I'm sure lots of people will think I'm kooky for this, but I believe that aliens have already found us. They're watching and observing, but for whatever reason, have opted not to reveal their presence to us. Perhaps some high-level human individuals or organisations know about their presence, or what they're doing here, but if so, they're not tipping their hand.
Well, I don't personally see any reason to believe this, and good reason to find it improbable to the extreme. There's no good evidence for it (which is the main reason not to believe it), and many factors that make me believe that it is very unlikely that two sentient species would ever meet.
The vast distances between stars, and the inhospitable nature of space, added to the light-speed limit (and a practical limit probably a lot lower than that), is one such factor. Another is the timescales involved - for two intelligent species to have a reasonable chance meet, they would not only have to have evolved in the same, rather small region of the same galaxy, but they would have to exhibit intelligence in the same span of time. And looking at life on Earth - the only example we have of life evolving - I think that enough unlikely contingencies are needed for an intelligent species to emerge to put serious doubt over whether you'd expect intelligent species to be commonplace.
I rather suspect that they are very, very few and far between.

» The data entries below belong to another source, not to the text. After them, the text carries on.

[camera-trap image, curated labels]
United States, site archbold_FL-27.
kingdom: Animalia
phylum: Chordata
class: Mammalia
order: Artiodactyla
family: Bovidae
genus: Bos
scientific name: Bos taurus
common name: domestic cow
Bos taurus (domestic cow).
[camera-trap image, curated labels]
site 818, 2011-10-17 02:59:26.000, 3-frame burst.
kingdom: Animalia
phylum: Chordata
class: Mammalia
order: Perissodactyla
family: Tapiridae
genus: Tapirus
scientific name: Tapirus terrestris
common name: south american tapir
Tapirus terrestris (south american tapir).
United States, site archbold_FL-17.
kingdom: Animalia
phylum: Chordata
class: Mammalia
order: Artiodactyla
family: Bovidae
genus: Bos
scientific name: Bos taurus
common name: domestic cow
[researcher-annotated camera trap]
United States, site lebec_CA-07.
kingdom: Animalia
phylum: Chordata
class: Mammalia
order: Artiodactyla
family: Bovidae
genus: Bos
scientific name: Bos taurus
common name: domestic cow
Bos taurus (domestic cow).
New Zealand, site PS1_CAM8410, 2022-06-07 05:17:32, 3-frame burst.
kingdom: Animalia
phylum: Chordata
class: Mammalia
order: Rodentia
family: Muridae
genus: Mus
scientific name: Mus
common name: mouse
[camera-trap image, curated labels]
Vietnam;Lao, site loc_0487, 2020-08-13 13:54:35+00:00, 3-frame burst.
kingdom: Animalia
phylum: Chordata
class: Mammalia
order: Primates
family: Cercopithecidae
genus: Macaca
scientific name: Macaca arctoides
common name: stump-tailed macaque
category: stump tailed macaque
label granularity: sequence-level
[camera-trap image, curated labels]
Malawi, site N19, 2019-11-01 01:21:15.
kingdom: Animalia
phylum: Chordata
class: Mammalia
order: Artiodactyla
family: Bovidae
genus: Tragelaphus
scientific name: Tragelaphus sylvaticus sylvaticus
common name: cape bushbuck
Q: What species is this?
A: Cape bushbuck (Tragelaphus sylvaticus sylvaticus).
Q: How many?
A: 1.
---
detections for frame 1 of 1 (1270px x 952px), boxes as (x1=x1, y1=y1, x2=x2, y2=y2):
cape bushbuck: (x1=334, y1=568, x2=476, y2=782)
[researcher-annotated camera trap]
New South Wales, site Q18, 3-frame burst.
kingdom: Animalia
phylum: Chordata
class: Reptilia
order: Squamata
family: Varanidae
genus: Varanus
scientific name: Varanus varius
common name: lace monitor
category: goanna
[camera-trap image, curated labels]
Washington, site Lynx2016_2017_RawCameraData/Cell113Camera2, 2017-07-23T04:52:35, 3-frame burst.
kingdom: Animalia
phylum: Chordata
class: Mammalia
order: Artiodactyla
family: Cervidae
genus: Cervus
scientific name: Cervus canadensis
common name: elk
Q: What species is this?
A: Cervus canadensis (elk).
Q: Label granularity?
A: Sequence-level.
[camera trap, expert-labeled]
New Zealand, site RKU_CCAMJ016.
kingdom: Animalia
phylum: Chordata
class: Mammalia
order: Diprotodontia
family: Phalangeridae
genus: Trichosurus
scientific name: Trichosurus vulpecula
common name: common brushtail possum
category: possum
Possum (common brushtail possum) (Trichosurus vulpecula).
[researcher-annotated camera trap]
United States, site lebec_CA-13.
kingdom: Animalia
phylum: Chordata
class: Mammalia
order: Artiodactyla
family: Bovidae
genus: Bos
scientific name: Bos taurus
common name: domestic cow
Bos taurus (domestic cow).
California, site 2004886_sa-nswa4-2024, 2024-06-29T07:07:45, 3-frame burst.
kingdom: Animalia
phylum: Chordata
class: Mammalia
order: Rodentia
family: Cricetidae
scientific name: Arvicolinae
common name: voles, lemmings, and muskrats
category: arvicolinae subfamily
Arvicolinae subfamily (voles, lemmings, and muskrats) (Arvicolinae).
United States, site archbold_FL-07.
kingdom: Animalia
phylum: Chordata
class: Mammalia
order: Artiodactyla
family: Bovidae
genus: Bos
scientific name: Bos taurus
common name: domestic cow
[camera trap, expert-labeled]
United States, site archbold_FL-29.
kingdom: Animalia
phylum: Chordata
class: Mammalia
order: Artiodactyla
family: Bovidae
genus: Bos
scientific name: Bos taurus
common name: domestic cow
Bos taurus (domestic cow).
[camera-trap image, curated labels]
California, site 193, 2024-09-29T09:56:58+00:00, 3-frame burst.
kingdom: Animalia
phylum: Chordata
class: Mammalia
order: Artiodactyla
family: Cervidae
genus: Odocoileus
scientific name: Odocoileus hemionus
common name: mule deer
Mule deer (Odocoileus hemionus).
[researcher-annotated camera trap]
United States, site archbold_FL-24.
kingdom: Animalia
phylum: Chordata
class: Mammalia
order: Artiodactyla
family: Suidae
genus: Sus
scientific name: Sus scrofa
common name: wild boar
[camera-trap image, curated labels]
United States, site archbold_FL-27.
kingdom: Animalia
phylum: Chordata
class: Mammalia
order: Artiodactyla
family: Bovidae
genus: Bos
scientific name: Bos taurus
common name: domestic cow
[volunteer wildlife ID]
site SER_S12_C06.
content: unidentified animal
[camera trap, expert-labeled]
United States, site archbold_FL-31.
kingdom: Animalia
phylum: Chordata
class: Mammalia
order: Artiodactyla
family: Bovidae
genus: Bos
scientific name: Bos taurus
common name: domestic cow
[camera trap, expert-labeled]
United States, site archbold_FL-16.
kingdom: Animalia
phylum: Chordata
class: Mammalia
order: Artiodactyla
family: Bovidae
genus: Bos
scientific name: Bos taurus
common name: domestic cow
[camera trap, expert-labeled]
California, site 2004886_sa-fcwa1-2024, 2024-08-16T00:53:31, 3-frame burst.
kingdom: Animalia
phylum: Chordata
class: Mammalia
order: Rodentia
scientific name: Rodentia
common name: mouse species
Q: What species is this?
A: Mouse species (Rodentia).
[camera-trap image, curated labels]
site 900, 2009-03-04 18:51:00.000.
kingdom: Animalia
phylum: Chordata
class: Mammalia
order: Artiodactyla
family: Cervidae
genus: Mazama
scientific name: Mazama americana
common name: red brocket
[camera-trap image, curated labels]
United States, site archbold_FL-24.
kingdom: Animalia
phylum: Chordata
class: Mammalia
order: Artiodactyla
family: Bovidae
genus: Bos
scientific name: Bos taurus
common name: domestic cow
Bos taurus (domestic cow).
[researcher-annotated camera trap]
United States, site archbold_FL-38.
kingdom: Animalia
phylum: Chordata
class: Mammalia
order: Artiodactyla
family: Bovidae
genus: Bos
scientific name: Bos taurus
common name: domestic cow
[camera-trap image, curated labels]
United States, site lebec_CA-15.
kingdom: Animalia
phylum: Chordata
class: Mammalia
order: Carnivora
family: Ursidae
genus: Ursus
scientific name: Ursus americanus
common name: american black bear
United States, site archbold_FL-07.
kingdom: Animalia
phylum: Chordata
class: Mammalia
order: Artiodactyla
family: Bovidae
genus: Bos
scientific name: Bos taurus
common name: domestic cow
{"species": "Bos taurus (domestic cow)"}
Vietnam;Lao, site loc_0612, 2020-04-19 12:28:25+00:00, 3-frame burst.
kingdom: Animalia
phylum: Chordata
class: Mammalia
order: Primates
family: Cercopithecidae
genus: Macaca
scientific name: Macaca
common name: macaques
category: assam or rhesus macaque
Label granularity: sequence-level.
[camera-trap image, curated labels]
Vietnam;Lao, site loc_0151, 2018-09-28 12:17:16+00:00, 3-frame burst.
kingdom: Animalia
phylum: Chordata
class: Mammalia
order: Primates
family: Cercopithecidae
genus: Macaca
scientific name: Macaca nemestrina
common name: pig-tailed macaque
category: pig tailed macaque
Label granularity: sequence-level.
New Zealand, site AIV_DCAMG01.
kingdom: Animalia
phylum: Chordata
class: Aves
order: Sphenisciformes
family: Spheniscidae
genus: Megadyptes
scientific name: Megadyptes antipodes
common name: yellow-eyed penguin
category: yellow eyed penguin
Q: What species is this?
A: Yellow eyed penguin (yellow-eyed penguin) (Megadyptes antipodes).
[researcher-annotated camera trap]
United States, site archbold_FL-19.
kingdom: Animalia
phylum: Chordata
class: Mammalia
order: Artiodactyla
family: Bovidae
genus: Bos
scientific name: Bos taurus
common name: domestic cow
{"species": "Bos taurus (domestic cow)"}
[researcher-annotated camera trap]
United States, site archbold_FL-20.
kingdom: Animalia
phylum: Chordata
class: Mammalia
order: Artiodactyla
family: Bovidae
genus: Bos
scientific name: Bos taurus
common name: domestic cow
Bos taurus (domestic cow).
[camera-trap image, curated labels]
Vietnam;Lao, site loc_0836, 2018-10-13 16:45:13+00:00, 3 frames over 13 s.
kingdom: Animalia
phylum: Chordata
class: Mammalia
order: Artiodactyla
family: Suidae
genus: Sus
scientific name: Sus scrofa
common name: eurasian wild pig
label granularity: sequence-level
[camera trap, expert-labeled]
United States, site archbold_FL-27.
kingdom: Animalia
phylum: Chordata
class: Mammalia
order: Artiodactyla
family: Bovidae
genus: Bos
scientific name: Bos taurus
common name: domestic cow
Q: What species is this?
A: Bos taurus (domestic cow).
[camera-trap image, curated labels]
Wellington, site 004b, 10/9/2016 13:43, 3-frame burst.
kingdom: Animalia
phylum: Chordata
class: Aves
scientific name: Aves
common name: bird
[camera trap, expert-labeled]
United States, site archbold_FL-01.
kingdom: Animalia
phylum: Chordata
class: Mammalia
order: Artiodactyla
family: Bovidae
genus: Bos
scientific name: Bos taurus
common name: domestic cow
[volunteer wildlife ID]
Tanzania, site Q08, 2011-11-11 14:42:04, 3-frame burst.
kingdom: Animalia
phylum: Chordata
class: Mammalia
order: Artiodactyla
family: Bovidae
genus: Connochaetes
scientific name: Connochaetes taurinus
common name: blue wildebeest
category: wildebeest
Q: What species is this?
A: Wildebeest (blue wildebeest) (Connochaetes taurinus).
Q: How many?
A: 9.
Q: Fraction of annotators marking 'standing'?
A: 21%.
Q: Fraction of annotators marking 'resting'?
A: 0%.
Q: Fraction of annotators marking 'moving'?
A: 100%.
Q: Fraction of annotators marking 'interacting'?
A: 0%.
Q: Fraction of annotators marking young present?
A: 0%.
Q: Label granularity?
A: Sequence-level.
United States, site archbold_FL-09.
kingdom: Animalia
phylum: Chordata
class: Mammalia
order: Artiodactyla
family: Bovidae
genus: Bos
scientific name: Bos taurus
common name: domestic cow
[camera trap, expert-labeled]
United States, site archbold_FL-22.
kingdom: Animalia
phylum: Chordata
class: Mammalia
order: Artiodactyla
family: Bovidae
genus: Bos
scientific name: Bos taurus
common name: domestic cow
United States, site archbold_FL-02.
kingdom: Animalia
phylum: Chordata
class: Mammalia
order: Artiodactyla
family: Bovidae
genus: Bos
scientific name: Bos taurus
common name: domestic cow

Even making contact with another species is going to be very difficult - if we ever detect a signal that indicates the presense of another intelligent species, I suspect that getting much beyond that confirmation that they exist will be near impossible; depending of course on the distance. If we get REALLY lucky, and find another intelligent civilization, say, 20 light years from us, it'll still take a minimum of 40 years to say "hello", and receive a "hi!" back. That's going to be one sluggish conversation.